## Extracted text:
- - -
Starts working from photographs he takes himself. Shoots black-and-white photographs of a young woman, a secretary at the University, which he uses as a basis for a reclining nude, a canvas he never completes and which is destroyed.

1967

1967

In his first solo exhibition at the University of Massachusetts (January 8 - February1), he shows paintings, painted relief sculptures, and drawings based on photographs of record covers and magazine illustrations. "The campus police came over there one night and took the show down." Some of the work representing male nudity (2) results in a lawsuit, about which Close says. "The ACLU and the AAUP defended me." The court case is referred to as "Charles Close versus John W. Lederle [President of the University of Massachusetts] et al."

Late August or early September: Moves to New York City. His first studio is located in SoHo. at 27 Greene Street between Canal and Grand. Lives there until the spring of 1970.

September: Begins teaching position at the School of Visual Arts in New York, where he remains on the faculty until June 1971. Teaches photography, design, drawing, and painting. Serra, his classmate at Yale, is now his colleague. Acknowledges Vito Acconci and Joseph Kosuth as influential figures at the school.
- - -
## Data extract:
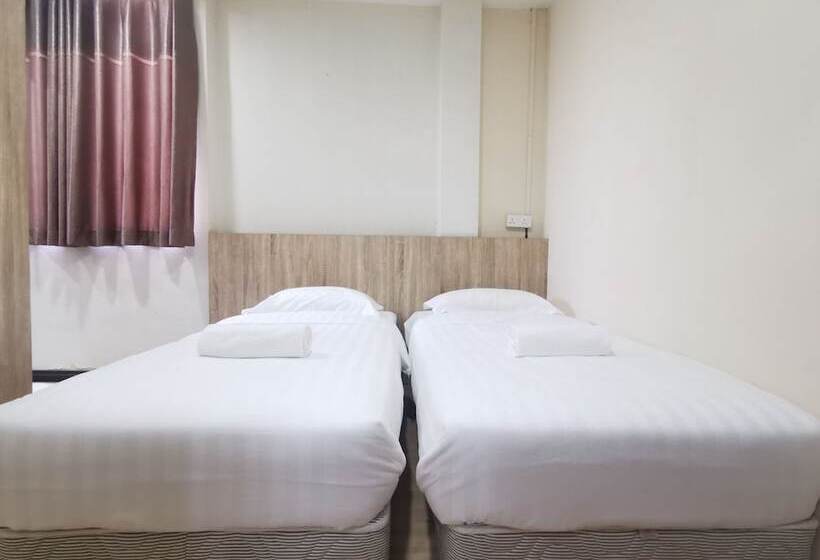 בית מלון כפרי Spot On 90084 Room 123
- - -
## Assignment:
Copy out the chronology of Close's early career in full, word for word. The listing is separate material that has no connection to the chronology of Close's early career.

## Written answer:
Starts working from photographs he takes himself. Shoots black-and-white photographs of a young woman, a secretary at the University, which he uses as a basis for a reclining nude, a canvas he never completes and which is destroyed.

1967

1967

In his first solo exhibition at the University of Massachusetts (January 8 - February1), he shows paintings, painted relief sculptures, and drawings based on photographs of record covers and magazine illustrations. "The campus police came over there one night and took the show down." Some of the work representing male nudity (2) results in a lawsuit, about which Close says. "The ACLU and the AAUP defended me." The court case is referred to as "Charles Close versus John W. Lederle [President of the University of Massachusetts] et al."

Late August or early September: Moves to New York City. His first studio is located in SoHo. at 27 Greene Street between Canal and Grand. Lives there until the spring of 1970.

September: Begins teaching position at the School of Visual Arts in New York, where he remains on the faculty until June 1971. Teaches photography, design, drawing, and painting. Serra, his classmate at Yale, is now his colleague. Acknowledges Vito Acconci and Joseph Kosuth as influential figures at the school.